Escrito por
Revista Ideele N°241. Agosto 2014Conmemorar el advenimiento de nuestra vida independiente no debería ser la simple ocasión para un festejo sino también para repensar colectivamente la forma como se gestó la república peruana. Ese ejercicio crítico se hace urgente pues el Perú vive hoy en la paradoja de tener los medios para avanzar sin lograrlo, y se enfrenta a una transformación geopolítica que debería descentralizar y democratizar el país pero que (independientemente de su mal diseño) ha sido y es frenada por actos y palabras profundamente autoritarios y violentos. Esta situación invita a retomar la historia y contrastarla con la memoria histórica, es decir con aquello que creemos que es nuestro pasado. No propongo el ejercicio para encontrar explicaciones reconfortantes a nuestras dificultades en un pasado atávico que nos impediría avanzar sino porque la imagen del pasado inculcada desde las escuelas y los medios de comunicación, además de revelarse insuficiente para contribuir a las elaboraciones que reclama el presente, constituye un freno a ese cambio.
Una mayoría de peruanos cree que la independencia se reduce a (o al menos tiene por punto culminante) la llegada del general José de San Martín y se cumple con la declaración hecha en la plaza de armas de Lima el 28 de julio de 1821. Si esa proclamación constituye el acta de creación del estado peruano (impotente, frágil y casi invisible entonces en un territorio que desbordaba ampliamente el Perú actual), el proceso comenzó mucho antes y sólo concluyó después de la capitulación de Ayacucho.
Prueba de que esa visión parcial y falsa de la independencia está anclada en la memoria colectiva es la expectativa, promovida por los medios, de que estamos rumbo al 28 de julio de 2021 con un efecto de cuenta regresiva, como quien espera que llegue un nuevo siglo o que suenen las 12 para brindar y lanzar los fuegos artificiales. Esa espera refuerza un efecto de tiempo calendario, de hora que llegará inexorable y de acto mágico que se cumplirá, independiente de toda voluntad.

◆ TAREA
Actualiza el pasaje del texto sobre la independencia del Perú que empieza con las palabras que contienen "Prueba de que" y termina con "de toda voluntad.": escríbelo de nuevo con "cohetes" en lugar de "fuegos artificiales".

◆ FILAS EXTRAÍDAS

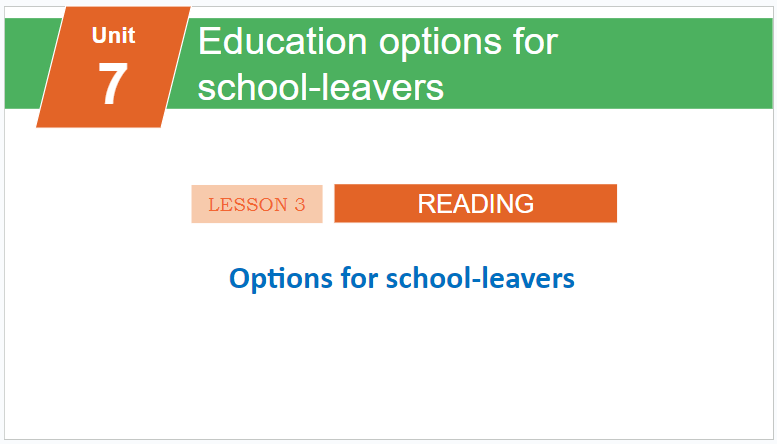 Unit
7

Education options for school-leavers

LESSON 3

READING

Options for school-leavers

* * *

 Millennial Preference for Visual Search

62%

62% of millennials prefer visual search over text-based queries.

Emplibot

==

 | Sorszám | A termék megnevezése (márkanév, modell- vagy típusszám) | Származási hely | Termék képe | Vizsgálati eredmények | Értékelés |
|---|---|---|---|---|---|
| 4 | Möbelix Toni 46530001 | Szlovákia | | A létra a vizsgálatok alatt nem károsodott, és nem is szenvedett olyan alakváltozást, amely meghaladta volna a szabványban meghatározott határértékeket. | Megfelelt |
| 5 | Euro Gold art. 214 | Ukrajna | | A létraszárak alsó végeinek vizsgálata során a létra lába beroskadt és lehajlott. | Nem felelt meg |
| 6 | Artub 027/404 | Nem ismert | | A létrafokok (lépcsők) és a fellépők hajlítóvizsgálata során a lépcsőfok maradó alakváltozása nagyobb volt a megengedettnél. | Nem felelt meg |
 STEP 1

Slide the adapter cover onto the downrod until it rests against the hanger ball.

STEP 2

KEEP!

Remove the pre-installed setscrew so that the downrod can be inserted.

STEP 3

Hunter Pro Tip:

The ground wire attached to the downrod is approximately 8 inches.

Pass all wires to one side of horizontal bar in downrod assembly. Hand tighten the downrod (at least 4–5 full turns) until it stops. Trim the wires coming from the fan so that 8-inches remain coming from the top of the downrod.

◆ TAREA RESUELTA
Prueba de que esa visión parcial y falsa de la independencia está anclada en la memoria colectiva es la expectativa, promovida por los medios, de que estamos rumbo al 28 de julio de 2021 con un efecto de cuenta regresiva, como quien espera que llegue un nuevo siglo o que suenen las 12 para brindar y lanzar los cohetes. Esa espera refuerza un efecto de tiempo calendario, de hora que llegará inexorable y de acto mágico que se cumplirá, independiente de toda voluntad.